About this task:
Without including any image, retype the records word for word.

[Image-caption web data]
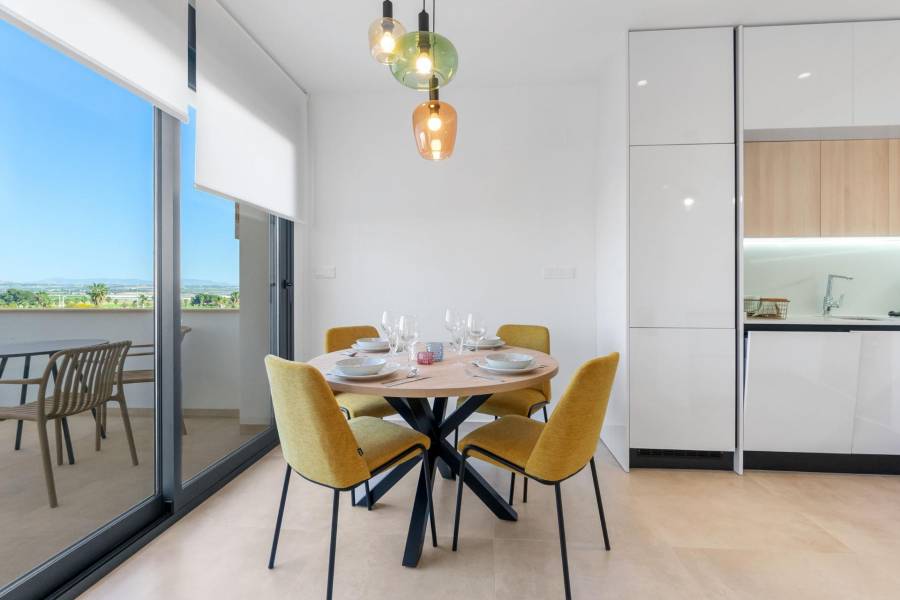 Nueva construcción  - Apartamento - Torrevieja - Los Balcones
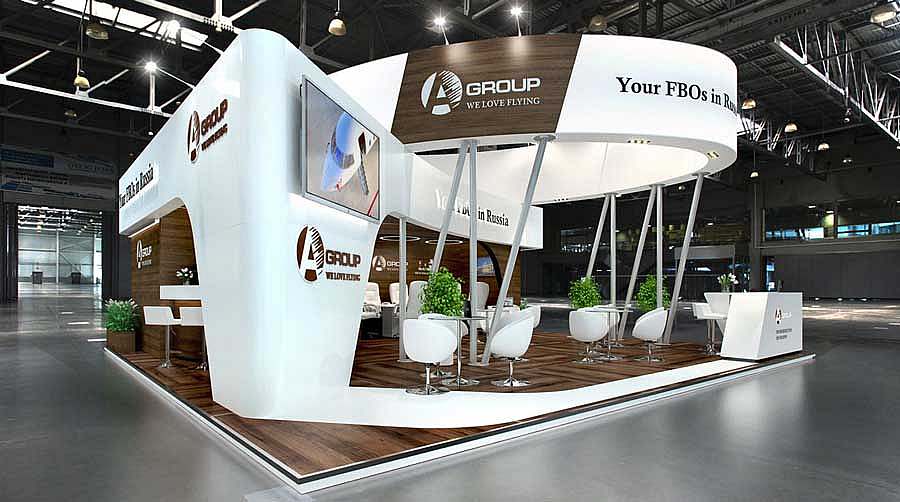 اهمیت تناسب طراحی غرفه و محتوای برند در نمایشگاه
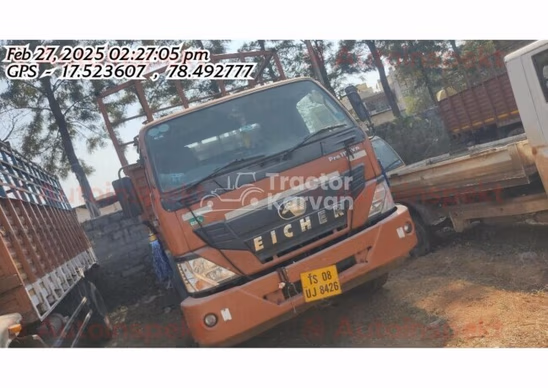 Eicher Pro 1110 Used Commercial Vehicle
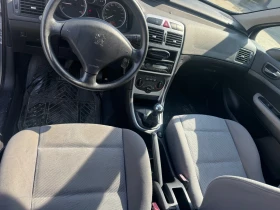 Peugeot 307 1.4 HDI, снимка 10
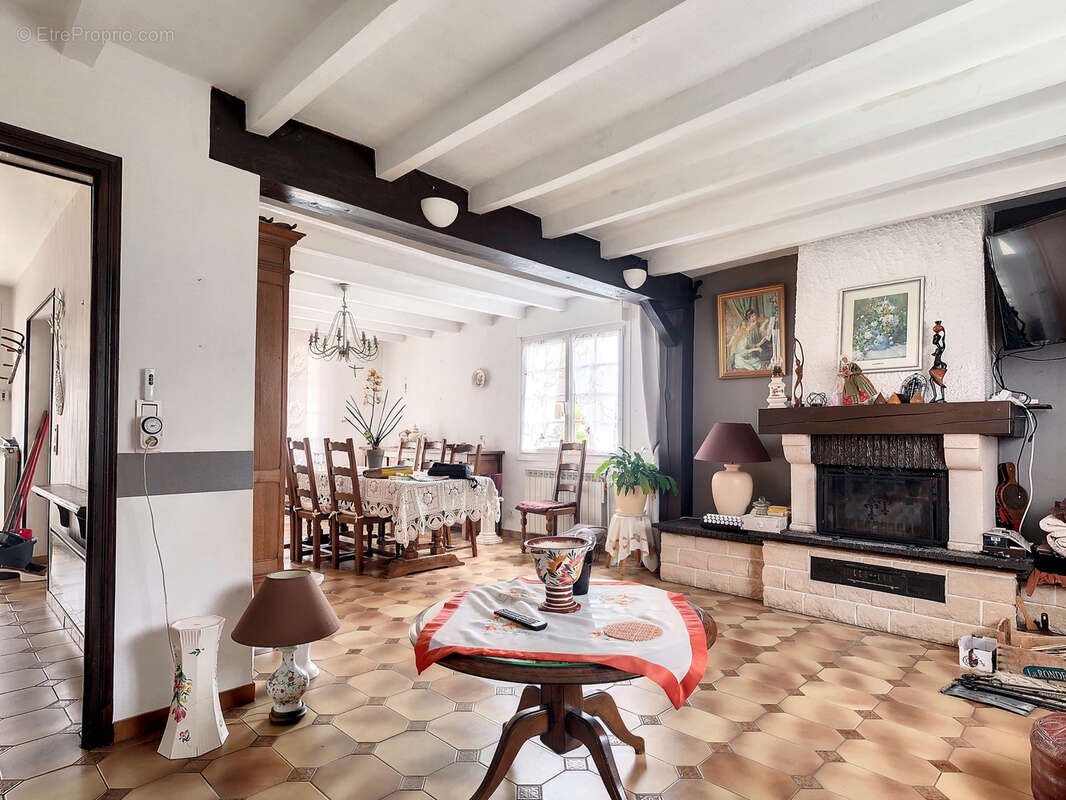 Maison à SAINT-MIHIEL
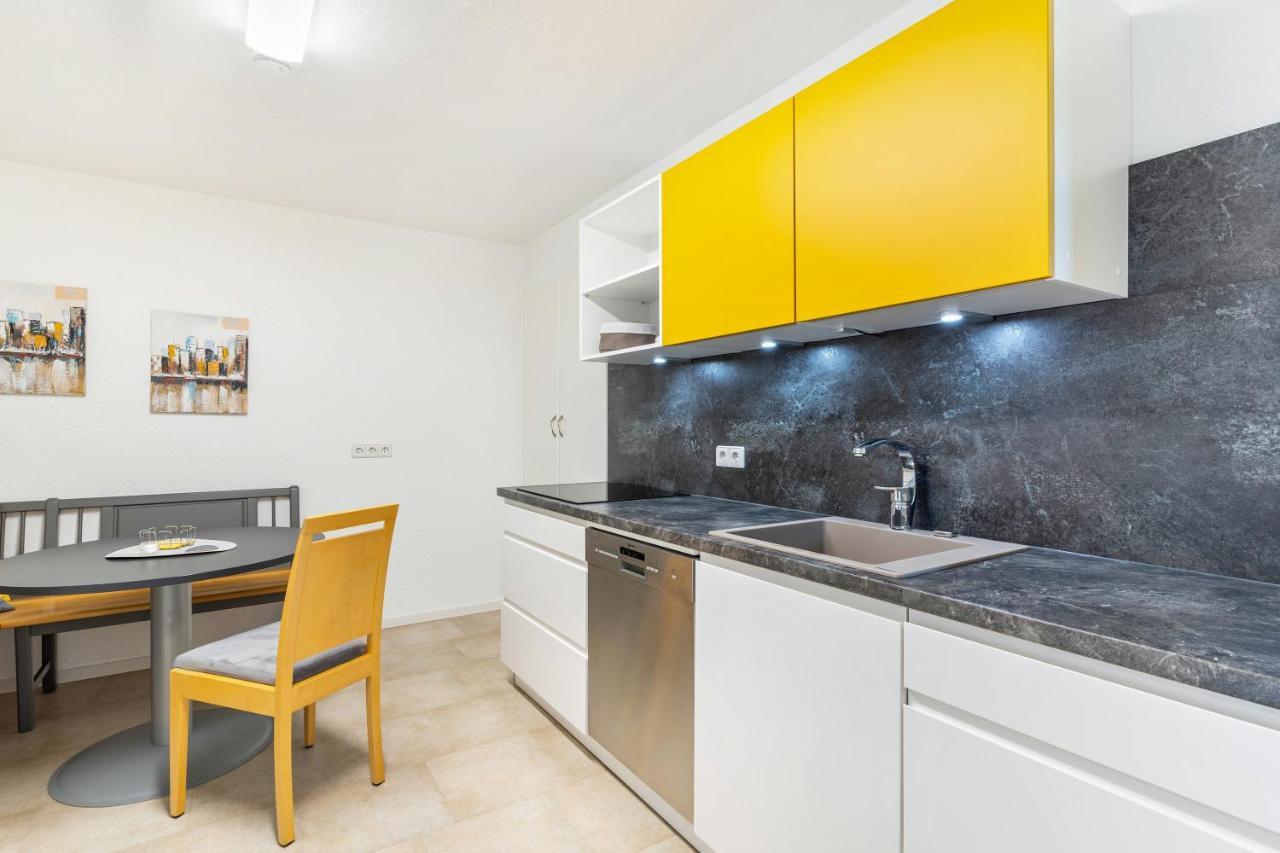 Ferienwohnung Geisbergblick Seelbach  Esterno foto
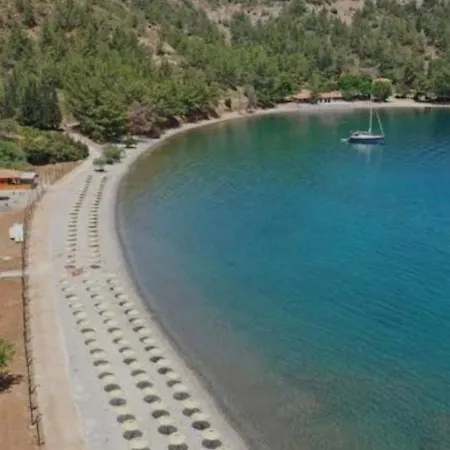 Bellavista Doga Evleri בקתה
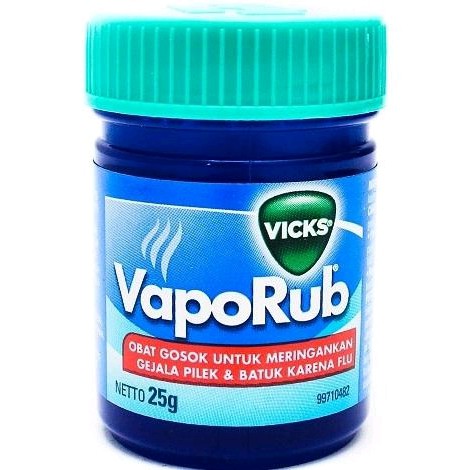 Vicks Vaporub 25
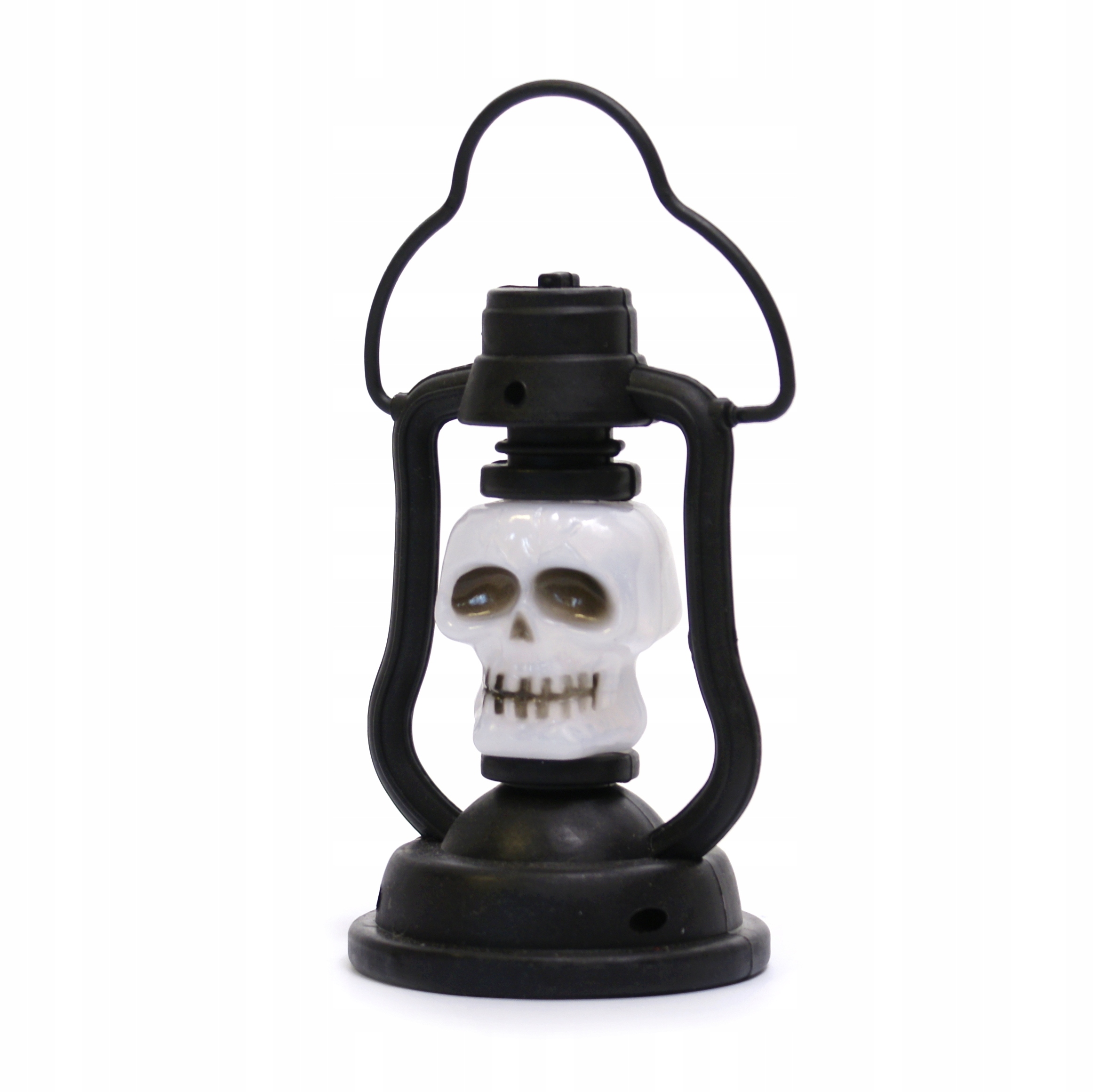 LAMPION ŚWIECĄCY Dynia Halloween LATARNIA LED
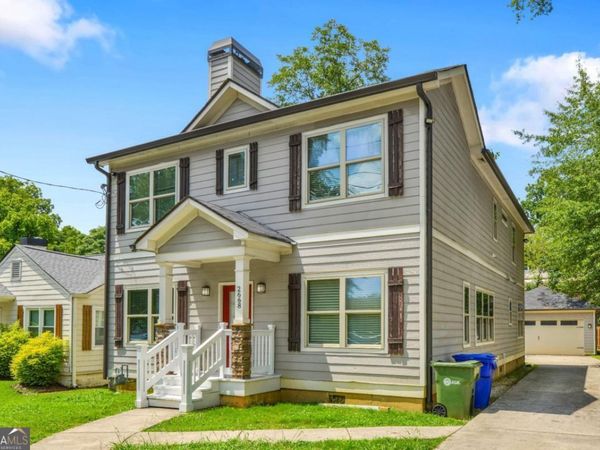 2668 Memorial Drive SE, Atlanta, GA 30317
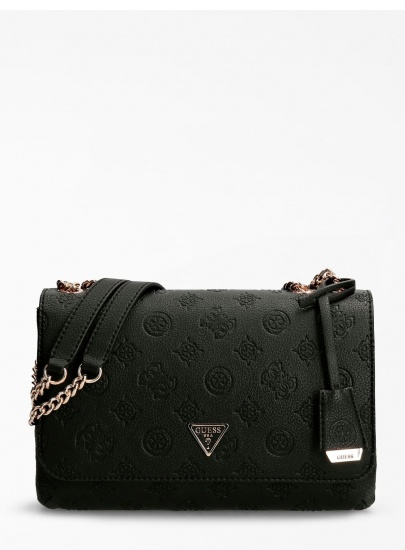 Listonoszka GUESS Helaina Hobo HWPG8403210 BLA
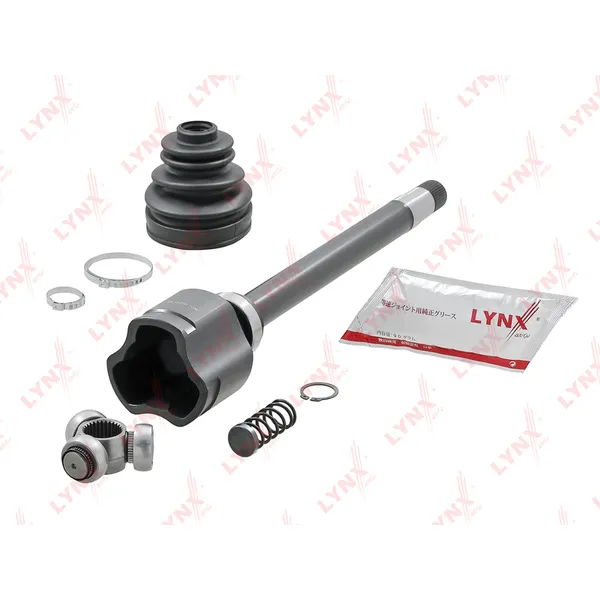 ШРУС внутренний R (компл) PSA LCV+FIAT Ducato 2006-> LYNXauto CI-3783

Task response:
 Nueva construcción  - Apartamento - Torrevieja - Los Balcones
 اهمیت تناسب طراحی غرفه و محتوای برند در نمایشگاه
 Eicher Pro 1110 Used Commercial Vehicle
 Peugeot 307 1.4 HDI, снимка 10
 Maison à SAINT-MIHIEL
 Ferienwohnung Geisbergblick Seelbach  Esterno foto
 Bellavista Doga Evleri בקתה
 Vicks Vaporub 25
 LAMPION ŚWIECĄCY Dynia Halloween LATARNIA LED
 2668 Memorial Drive SE, Atlanta, GA 30317
 Listonoszka GUESS Helaina Hobo HWPG8403210 BLA
 ШРУС внутренний R (компл) PSA LCV+FIAT Ducato 2006-> LYNXauto CI-3783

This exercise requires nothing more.